## EXERCISE DETAILS:
No pictures go into the copy. Write out exactly the lines below from the one containing "Huawei P10: яркая" through the one containing "Uber Eats でRock Bar RED SHOES 伝説のメニュー".

## Stored entries:
- Opening Delimiter -

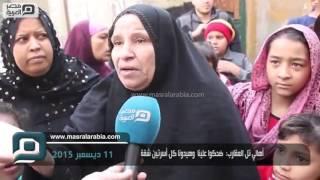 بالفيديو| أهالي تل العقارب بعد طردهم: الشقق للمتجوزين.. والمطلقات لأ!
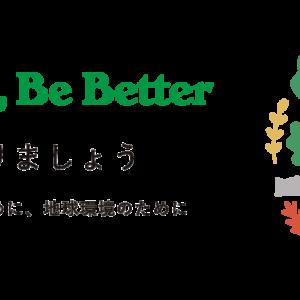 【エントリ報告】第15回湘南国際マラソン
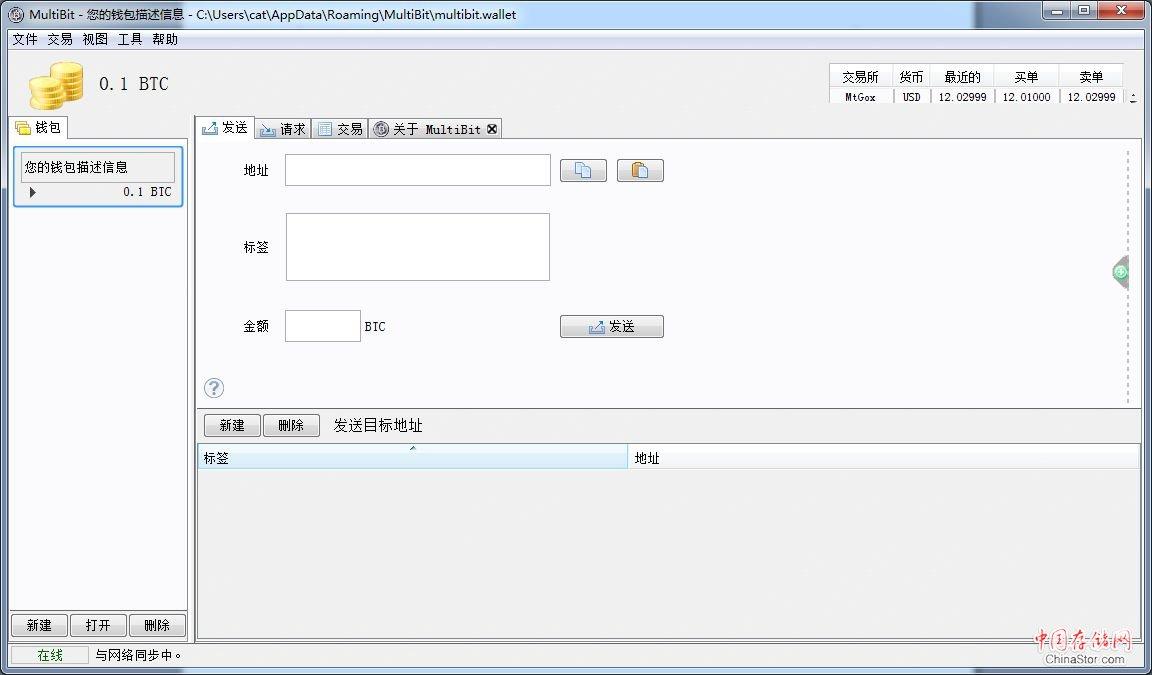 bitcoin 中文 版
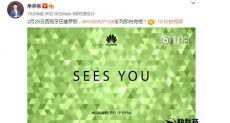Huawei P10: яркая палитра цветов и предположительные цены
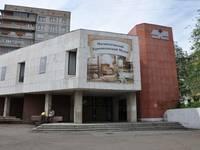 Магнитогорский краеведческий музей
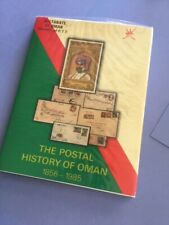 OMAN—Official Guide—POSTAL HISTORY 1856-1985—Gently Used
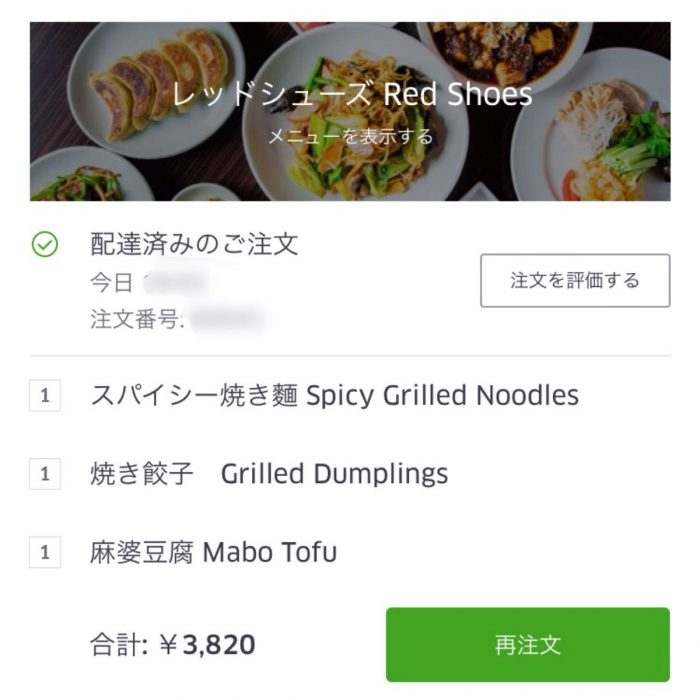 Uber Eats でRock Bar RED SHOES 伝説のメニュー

- Closing Delimiter -
- Opening Delimiter -

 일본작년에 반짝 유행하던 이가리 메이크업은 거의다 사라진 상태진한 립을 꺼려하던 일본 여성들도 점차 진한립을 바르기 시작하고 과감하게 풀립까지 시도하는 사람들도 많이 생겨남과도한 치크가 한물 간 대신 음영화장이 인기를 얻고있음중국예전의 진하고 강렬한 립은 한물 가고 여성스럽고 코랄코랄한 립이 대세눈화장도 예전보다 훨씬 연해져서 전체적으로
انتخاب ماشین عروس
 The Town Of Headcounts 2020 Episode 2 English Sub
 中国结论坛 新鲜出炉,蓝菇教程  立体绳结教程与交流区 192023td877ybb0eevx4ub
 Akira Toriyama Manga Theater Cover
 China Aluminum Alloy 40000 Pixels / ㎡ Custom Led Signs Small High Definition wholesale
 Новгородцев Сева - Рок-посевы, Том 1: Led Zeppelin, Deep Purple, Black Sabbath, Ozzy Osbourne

- Closing Delimiter -

## ANSWER TO THIS PROBLEM:
Huawei P10: яркая палитра цветов и предположительные цены
 Магнитогорский краеведческий музей
 OMAN—Official Guide—POSTAL HISTORY 1856-1985—Gently Used
 Uber Eats でRock Bar RED SHOES 伝説のメニュー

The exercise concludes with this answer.